Claudine and Jolie were just a year apart, three and four years older than Antoinette. They were the ambitious ones. They had gone to LSU together, both majored in political science, and now lived in Washington, D.C., in a neatly appointed town house on the Hill, not far from the ugly white wedding cake of the Capitol. Claudine worked in some minor administrative capacity for Republican Congressman Robert Essex, who represented the uptown wards of New Orleans and was, coincidentally, a large shareholder in the Louisiana Gulf Company; Jolie worked as a lobbyist for the National Rifle Association. They were both part of the contingent of attractive, preppy, hard-drinking Louisianans that enliven our staid capital.

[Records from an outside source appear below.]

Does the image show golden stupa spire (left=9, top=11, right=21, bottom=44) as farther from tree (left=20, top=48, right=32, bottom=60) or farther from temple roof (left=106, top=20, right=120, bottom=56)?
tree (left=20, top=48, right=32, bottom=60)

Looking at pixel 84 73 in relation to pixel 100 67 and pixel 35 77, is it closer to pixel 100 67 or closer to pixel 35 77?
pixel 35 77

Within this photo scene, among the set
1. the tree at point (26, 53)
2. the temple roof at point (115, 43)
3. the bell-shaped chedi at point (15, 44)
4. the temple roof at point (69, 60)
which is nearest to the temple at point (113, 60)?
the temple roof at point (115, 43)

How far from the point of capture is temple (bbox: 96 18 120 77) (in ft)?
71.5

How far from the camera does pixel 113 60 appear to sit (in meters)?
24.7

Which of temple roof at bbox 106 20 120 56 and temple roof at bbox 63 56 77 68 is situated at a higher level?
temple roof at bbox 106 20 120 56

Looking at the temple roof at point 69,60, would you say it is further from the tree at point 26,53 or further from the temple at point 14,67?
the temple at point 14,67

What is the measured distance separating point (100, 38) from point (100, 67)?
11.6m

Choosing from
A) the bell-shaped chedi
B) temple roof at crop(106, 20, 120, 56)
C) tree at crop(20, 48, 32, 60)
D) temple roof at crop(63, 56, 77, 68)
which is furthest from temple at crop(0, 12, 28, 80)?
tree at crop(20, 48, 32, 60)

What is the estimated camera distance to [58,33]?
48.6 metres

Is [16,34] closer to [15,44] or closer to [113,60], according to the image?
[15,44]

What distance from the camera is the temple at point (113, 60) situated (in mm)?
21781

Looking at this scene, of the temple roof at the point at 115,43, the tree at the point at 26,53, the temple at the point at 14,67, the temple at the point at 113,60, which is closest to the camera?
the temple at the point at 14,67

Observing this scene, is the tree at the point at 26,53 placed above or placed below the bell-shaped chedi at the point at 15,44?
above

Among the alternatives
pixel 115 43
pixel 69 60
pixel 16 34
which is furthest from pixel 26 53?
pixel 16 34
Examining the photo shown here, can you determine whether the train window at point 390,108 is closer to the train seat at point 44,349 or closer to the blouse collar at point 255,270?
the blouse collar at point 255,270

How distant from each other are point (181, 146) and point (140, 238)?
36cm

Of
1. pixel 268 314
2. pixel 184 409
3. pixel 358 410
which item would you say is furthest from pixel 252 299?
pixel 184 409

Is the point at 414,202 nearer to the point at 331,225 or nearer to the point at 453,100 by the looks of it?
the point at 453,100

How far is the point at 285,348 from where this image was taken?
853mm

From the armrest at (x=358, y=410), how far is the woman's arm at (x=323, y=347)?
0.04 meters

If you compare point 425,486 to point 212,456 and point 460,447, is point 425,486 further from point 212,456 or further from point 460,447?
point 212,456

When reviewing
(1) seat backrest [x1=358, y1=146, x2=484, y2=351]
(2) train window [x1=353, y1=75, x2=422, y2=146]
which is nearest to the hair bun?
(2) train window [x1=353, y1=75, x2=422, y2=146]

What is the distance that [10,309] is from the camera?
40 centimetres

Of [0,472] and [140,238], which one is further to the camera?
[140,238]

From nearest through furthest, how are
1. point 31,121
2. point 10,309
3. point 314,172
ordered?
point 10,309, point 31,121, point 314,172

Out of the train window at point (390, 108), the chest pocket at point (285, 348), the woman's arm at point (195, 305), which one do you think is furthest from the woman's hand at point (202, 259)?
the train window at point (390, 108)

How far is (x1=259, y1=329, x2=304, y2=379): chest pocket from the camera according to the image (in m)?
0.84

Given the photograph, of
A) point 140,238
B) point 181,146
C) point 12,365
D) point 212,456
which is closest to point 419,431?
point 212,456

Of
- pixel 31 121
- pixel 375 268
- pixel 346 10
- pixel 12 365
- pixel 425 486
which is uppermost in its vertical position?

I admired the Rivaudais family. I admired their style and their complacency and the grace with which they went about the world, the grace that comes from belonging to a specific place, from belonging to its streets and its skies, from knowing you are home. I had the wanderer’s appreciation for those things they took for granted: family portraits, tombs in old cemeteries all over the city full of their familiar dead, stories of a hundred years past, ancient photographs, trunks full of musty letters.